» What is needed
Reproduce the farmers' market passage word for word, from "And then I took" up to and including "and local food.".

» Extract provided
• • • • • • •

My students taught me that although many people see the farmers' market as a place to buy food every week, to many it is an occasional curiosity, and to even more it is not on their radar screen. And when I learned that only 3 percent of food is sold at farmers' markets, I realized there is a lot of room to educate people about the value of buying local, the health benefits of fresh food, and the fun of shopping at farmers' markets.

If you are one of those people who are curious what the fuss is about with all this local food business, this book is for you.

Road Trip Research

I decided to explore the dynamics that feed a hungry audience, and I mapped out the middle of the country. With diligent research and a little throwing of a dart at a map, I embarked on a journey to learn about farmers' markets and food in the Midwest.

My process was carefully orchestrated and the most fun I have ever had. First, I scouted the best locations with tips from slow Food friends, regional food and agriculture writers, even Facebook and twitter. I scheduled market visits with the help of a spreadsheet that noted each market's days and hours, a dog-eared road atlas, and my trusty GPS system, nicknamed Sally.

And then I took to the road.

My road trips typically began on a Thursday, when I would stash a cooler in the trunk of my red Mustang and head to an afternoon market. The next day I would find a Friday market and sometimes visit a farm. I would get to bed early so as to arrive at my first Saturday market at the opening bell. After as many as four markets on a Saturday, I would then head back to Chicago to sift through my notes and photos, schedule follow-up interviews, and conduct additional research with organizations that advocate for small farms and local food.

I met people saving livestock breeds recently slated for extinction, along with farmers growing heirloom fruit and new varieties of vegetables. I found artisans making cheese and bread and jam. One farmers' market had a festival-like atmosphere, with live entertainment, locally roasted coffee and artisan pastry, chef demonstrations every hour, all in the friendly confines of a leafy park. Moms with strollers mingle with chefs in white jackets or in unshaven incognito. Other markets were more utilitarian, on asphalt with easy parking. Today, if you are interested in food, you are at the farmers' market.

The first thing I learned in researching this book is that people are passionate about their farmers' markets, that just about everyone believes that their producers are the most talented, taste-focused growers. People love their farmers almost the way they love their children and the way my father loves the Michigan State Spartans.

I met elk ranchers, heirloom orchard owners, young twentysomethings in their first season of farming, and growers on their great-great-grandfather's farm at the market with their grandchildren, telling me about six generations devoted to the land. I met fellow farm groupies who shared my emotional attachment to their growers. Again and again, I was warned that I would be missing out if I did not see this market or visit that farm. And I was warmed by the passion, devotion, and dedication that all these people felt. I would introduce myself to one producer, and within minutes people were tapping my shoulder to tell me about a course on food policy or a farm stand on the way to the interstate.

• • • • • • •

Image-linked spatial questions:
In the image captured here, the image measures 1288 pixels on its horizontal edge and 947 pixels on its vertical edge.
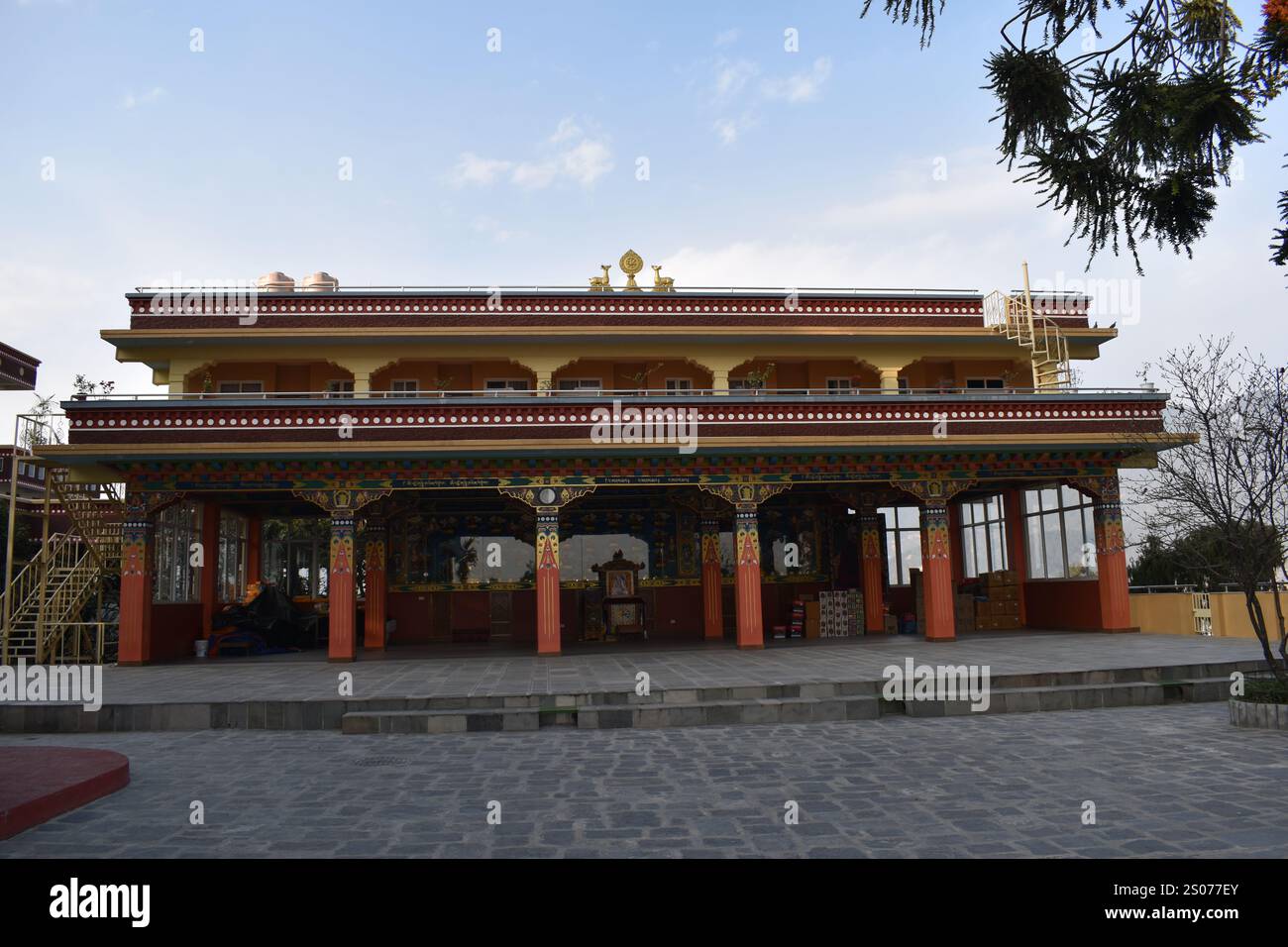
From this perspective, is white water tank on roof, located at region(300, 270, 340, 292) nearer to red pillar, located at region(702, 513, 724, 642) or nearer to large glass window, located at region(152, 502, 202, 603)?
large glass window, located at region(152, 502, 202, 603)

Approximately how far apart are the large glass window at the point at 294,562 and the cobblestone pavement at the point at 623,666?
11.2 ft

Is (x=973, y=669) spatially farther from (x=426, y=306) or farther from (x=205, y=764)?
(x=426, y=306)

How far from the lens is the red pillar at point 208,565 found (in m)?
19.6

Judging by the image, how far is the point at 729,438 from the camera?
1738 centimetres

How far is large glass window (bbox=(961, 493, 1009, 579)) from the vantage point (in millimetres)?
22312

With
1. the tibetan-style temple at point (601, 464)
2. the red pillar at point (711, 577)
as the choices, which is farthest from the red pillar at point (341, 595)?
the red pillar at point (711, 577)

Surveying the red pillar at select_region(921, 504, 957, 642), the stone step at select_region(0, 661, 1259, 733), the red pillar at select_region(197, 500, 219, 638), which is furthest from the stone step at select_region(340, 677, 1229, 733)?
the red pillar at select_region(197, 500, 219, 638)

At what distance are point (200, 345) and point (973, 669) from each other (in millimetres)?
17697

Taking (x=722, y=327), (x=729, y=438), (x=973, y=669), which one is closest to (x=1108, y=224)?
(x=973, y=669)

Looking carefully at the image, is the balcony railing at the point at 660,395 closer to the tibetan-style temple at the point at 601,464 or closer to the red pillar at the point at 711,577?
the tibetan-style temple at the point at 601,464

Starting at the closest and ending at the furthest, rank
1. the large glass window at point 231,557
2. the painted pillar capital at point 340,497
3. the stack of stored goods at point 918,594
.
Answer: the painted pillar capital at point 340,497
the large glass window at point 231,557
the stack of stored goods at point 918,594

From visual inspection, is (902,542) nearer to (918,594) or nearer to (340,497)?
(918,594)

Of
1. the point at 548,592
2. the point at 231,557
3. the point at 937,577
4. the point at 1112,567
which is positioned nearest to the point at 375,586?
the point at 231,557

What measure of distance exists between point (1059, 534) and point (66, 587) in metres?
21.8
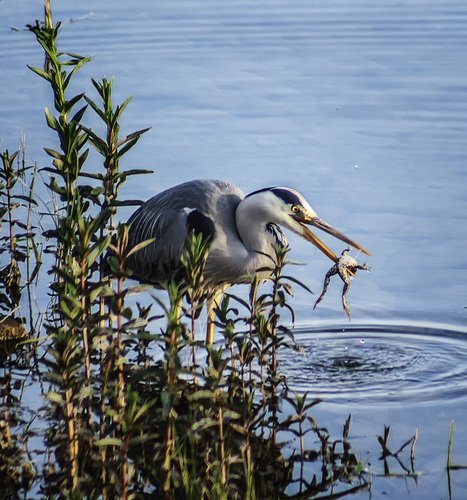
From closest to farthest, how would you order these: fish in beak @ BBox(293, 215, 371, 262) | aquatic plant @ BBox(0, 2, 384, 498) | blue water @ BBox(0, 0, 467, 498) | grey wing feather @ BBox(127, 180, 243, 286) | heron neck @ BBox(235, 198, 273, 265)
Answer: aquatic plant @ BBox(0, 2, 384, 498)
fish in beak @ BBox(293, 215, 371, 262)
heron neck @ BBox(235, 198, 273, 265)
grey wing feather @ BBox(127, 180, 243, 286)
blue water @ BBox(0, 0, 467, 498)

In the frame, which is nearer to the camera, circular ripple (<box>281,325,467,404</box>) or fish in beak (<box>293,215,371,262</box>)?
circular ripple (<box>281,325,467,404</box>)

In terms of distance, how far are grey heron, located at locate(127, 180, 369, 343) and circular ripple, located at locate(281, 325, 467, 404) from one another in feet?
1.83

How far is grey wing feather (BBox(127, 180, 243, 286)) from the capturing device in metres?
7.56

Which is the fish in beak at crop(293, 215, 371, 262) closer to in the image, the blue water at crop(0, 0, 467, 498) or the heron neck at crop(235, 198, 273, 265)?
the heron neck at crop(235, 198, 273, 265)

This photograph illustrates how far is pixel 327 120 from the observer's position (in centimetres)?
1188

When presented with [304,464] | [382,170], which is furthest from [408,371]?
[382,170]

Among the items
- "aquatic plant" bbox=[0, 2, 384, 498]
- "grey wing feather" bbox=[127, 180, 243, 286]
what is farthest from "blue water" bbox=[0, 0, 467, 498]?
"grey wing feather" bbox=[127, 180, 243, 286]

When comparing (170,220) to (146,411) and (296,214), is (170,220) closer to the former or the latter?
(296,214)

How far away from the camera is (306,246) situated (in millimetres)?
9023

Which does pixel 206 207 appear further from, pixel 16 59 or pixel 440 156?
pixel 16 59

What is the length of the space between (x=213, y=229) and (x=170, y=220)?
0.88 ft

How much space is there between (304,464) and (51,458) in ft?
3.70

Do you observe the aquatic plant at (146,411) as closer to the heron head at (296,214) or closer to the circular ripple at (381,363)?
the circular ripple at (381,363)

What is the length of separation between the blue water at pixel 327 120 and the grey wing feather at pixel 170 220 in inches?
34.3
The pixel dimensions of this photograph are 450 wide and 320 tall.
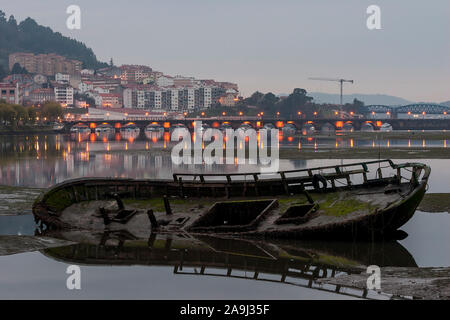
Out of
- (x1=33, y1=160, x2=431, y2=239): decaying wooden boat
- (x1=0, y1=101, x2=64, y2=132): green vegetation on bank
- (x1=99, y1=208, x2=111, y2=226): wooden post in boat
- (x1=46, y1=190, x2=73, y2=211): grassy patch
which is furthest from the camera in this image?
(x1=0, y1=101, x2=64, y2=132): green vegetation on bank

• • • • • • •

» Exercise answer
And then I took to the road.

My road trips typically began on a Thursday, when I would stash a cooler in the trunk of my red Mustang and head to an afternoon market. The next day I would find a Friday market and sometimes visit a farm. I would get to bed early so as to arrive at my first Saturday market at the opening bell. After as many as four markets on a Saturday, I would then head back to Chicago to sift through my notes and photos, schedule follow-up interviews, and conduct additional research with organizations that advocate for small farms and local food.